Directions for this task: Repeat the material exactly as it appears.

Data supplied:
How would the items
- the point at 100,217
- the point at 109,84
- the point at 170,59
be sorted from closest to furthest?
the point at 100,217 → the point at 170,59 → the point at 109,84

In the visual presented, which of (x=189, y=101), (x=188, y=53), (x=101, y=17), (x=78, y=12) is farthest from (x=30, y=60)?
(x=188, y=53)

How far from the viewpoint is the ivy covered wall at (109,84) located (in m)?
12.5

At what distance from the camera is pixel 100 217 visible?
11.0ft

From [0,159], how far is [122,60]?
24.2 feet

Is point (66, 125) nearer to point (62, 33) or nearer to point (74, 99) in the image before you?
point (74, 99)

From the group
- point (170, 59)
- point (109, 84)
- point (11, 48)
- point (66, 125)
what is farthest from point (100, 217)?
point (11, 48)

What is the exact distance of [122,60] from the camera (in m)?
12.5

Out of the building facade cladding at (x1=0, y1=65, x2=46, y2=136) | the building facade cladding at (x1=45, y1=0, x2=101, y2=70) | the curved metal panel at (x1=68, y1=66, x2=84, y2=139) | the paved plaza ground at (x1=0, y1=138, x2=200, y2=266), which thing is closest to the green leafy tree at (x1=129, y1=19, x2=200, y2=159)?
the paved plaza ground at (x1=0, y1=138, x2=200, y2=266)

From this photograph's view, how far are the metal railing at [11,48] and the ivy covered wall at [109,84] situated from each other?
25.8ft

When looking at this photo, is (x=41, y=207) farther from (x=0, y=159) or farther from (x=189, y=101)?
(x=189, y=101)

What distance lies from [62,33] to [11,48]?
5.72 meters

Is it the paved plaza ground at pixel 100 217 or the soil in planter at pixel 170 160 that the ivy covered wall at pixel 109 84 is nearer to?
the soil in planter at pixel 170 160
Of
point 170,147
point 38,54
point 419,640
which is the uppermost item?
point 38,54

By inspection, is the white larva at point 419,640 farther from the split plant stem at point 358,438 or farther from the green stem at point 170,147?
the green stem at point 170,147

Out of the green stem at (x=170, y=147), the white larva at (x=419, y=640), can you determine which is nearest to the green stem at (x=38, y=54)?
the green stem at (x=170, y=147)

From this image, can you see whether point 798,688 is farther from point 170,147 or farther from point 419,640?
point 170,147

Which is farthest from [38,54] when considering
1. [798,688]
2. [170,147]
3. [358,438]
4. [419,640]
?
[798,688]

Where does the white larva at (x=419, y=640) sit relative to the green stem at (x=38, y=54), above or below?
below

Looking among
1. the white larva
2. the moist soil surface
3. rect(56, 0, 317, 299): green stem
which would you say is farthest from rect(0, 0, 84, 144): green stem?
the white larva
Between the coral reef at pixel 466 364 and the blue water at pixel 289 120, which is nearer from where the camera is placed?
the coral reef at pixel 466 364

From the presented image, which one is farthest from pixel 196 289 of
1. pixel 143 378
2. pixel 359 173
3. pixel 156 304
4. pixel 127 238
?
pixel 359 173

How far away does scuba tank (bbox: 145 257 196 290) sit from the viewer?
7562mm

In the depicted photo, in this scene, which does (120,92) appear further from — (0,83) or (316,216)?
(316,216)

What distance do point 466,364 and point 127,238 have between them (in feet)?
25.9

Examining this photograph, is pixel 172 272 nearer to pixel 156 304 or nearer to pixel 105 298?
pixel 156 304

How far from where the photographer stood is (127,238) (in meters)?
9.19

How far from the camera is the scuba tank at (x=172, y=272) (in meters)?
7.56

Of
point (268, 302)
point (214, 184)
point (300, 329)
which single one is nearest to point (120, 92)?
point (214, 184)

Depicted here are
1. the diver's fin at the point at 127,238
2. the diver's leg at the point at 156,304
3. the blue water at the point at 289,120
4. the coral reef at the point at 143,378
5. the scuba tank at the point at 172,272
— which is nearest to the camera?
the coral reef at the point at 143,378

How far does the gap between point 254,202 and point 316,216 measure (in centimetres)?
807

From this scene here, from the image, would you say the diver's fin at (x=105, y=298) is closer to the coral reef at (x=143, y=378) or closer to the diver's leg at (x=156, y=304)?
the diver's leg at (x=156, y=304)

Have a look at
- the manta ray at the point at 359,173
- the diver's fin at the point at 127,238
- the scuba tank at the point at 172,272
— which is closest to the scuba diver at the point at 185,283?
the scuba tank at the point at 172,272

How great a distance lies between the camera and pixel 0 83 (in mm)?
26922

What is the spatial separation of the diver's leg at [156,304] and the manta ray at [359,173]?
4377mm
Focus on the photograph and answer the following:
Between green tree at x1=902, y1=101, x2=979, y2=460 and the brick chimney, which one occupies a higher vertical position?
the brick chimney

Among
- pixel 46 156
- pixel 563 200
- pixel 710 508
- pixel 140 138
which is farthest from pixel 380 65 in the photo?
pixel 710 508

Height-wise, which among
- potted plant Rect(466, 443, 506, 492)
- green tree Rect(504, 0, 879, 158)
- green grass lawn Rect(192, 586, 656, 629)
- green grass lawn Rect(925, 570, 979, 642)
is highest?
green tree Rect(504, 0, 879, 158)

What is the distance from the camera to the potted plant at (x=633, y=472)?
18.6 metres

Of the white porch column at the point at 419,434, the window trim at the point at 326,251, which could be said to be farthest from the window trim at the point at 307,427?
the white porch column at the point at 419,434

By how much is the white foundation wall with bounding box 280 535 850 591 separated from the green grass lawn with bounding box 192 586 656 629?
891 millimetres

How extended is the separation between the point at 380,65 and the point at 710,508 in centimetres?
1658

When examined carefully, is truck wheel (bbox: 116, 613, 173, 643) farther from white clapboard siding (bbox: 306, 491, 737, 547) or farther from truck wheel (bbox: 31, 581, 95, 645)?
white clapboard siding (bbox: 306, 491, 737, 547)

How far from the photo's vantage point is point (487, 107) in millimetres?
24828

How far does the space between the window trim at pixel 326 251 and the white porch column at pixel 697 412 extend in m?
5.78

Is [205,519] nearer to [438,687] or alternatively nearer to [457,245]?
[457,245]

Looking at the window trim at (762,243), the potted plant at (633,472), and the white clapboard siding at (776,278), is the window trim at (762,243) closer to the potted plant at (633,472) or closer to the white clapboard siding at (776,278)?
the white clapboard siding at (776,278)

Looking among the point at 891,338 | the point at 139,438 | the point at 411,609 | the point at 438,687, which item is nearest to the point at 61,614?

Written solution:
How would the items
- the point at 100,217
- the point at 109,84
- the point at 170,59
be sorted from closest to furthest?
the point at 100,217 → the point at 170,59 → the point at 109,84

In the visual presented, which of (x=189, y=101), (x=188, y=53), (x=101, y=17), (x=78, y=12) is farthest from (x=30, y=60)?
(x=188, y=53)

How far from the viewpoint is the ivy covered wall at (109,84) located (in m)?
12.5

At what distance from the camera is pixel 100 217 visible?
11.0ft

From [0,159], how far is [122,60]?
24.2 feet

Is point (66, 125) nearer to point (62, 33) or nearer to point (74, 99) in the image before you?
point (74, 99)

From the group
- point (170, 59)
- point (109, 84)
- point (11, 48)
- point (66, 125)
what is farthest from point (100, 217)?
point (11, 48)

What is the exact distance of [122,60] from the camera (in m)?
12.5

Out of the building facade cladding at (x1=0, y1=65, x2=46, y2=136) | the building facade cladding at (x1=45, y1=0, x2=101, y2=70) | the curved metal panel at (x1=68, y1=66, x2=84, y2=139) | the paved plaza ground at (x1=0, y1=138, x2=200, y2=266), which thing is closest to the green leafy tree at (x1=129, y1=19, x2=200, y2=159)?
the paved plaza ground at (x1=0, y1=138, x2=200, y2=266)

From this photograph's view, how far are the metal railing at [11,48] and the ivy covered wall at [109,84] situated from each other?
25.8ft

When looking at this photo, is (x=41, y=207) farther from (x=0, y=159) or farther from (x=189, y=101)?
(x=189, y=101)

What distance lies from [62,33] to [11,48]?
5.72 meters

Is it the paved plaza ground at pixel 100 217 or the soil in planter at pixel 170 160 that the ivy covered wall at pixel 109 84 is nearer to?
the soil in planter at pixel 170 160
Of
point 170,147
point 38,54
point 419,640
which is the uppermost item?
point 38,54

By inspection, is the white larva at point 419,640 farther from the split plant stem at point 358,438 or farther from the green stem at point 170,147?
the green stem at point 170,147

Out of the green stem at (x=170, y=147), the white larva at (x=419, y=640), can you determine which is nearest to the green stem at (x=38, y=54)?
the green stem at (x=170, y=147)

From this image, can you see whether point 798,688 is farther from point 170,147 or farther from point 419,640?
point 170,147

Which is farthest from [38,54] when considering
1. [798,688]
2. [170,147]
3. [358,438]
4. [419,640]
?
[798,688]

Where does the white larva at (x=419, y=640) sit relative to the green stem at (x=38, y=54), above or below?
below

Looking among
1. the white larva
2. the moist soil surface
3. rect(56, 0, 317, 299): green stem
which would you say is farthest from rect(0, 0, 84, 144): green stem?
the white larva
Between the coral reef at pixel 466 364 and the blue water at pixel 289 120, which is nearer from where the camera is placed?
the coral reef at pixel 466 364

From the presented image, which one is farthest from pixel 196 289 of
1. pixel 143 378
2. pixel 359 173
3. pixel 156 304
4. pixel 127 238
?
pixel 359 173

How far away does scuba tank (bbox: 145 257 196 290) sit from the viewer?
7562mm

In the depicted photo, in this scene, which does (120,92) appear further from — (0,83) or (316,216)?
(316,216)

What distance do point 466,364 and point 127,238 have between them (in feet)?
25.9

Examining this photograph, is pixel 172 272 nearer to pixel 156 304 or nearer to pixel 105 298?
pixel 156 304

How far from where the photographer stood is (127,238) (in meters)?
9.19

How far from the camera is the scuba tank at (x=172, y=272) (in meters)?
7.56

Of
point (268, 302)
point (214, 184)
point (300, 329)
which single one is nearest to point (120, 92)?
point (214, 184)

Depicted here are
1. the diver's fin at the point at 127,238
2. the diver's leg at the point at 156,304
3. the blue water at the point at 289,120
4. the coral reef at the point at 143,378
5. the scuba tank at the point at 172,272
— which is nearest to the camera?
the coral reef at the point at 143,378

How far does the gap between point 254,202 and point 316,216 measure (in centimetres)?
807

From this scene here, from the image, would you say the diver's fin at (x=105, y=298) is closer to the coral reef at (x=143, y=378) or closer to the diver's leg at (x=156, y=304)?
the diver's leg at (x=156, y=304)

Have a look at
- the manta ray at the point at 359,173
- the diver's fin at the point at 127,238
- the scuba tank at the point at 172,272
— which is closest to the scuba diver at the point at 185,283?
the scuba tank at the point at 172,272

How great a distance lies between the camera and pixel 0 83 (in mm)?
26922

What is the spatial separation of the diver's leg at [156,304] and the manta ray at [359,173]?
4377mm
Focus on the photograph and answer the following:
Between green tree at x1=902, y1=101, x2=979, y2=460 and the brick chimney, which one occupies a higher vertical position?
the brick chimney

Among
- pixel 46 156
- pixel 563 200
- pixel 710 508
- pixel 140 138
which is farthest from pixel 380 65 in the photo?
pixel 710 508

Height-wise, which among
- potted plant Rect(466, 443, 506, 492)
- green tree Rect(504, 0, 879, 158)
- green grass lawn Rect(192, 586, 656, 629)
- green grass lawn Rect(925, 570, 979, 642)
is highest?
green tree Rect(504, 0, 879, 158)

What is the distance from the camera to the potted plant at (x=633, y=472)?
18.6 metres

Of the white porch column at the point at 419,434, the window trim at the point at 326,251, which could be said to be farthest from the window trim at the point at 307,427?
the white porch column at the point at 419,434

By how much is the white foundation wall with bounding box 280 535 850 591 separated from the green grass lawn with bounding box 192 586 656 629?
891 millimetres

How extended is the separation between the point at 380,65 and the point at 710,508 in centimetres?
1658

When examined carefully, is truck wheel (bbox: 116, 613, 173, 643) farther from white clapboard siding (bbox: 306, 491, 737, 547) or farther from truck wheel (bbox: 31, 581, 95, 645)?
white clapboard siding (bbox: 306, 491, 737, 547)

How far from the photo's vantage point is point (487, 107) in millimetres?
24828

How far does the space between the window trim at pixel 326 251 and the white porch column at pixel 697 412 extend in m?
5.78

Is [205,519] nearer to [438,687] or alternatively nearer to [457,245]?
[457,245]

Looking at the window trim at (762,243), the potted plant at (633,472), and the white clapboard siding at (776,278), is the window trim at (762,243) closer to the potted plant at (633,472) or closer to the white clapboard siding at (776,278)?
the white clapboard siding at (776,278)

Looking among the point at 891,338 | the point at 139,438 | the point at 411,609 | the point at 438,687, which item is nearest to the point at 61,614?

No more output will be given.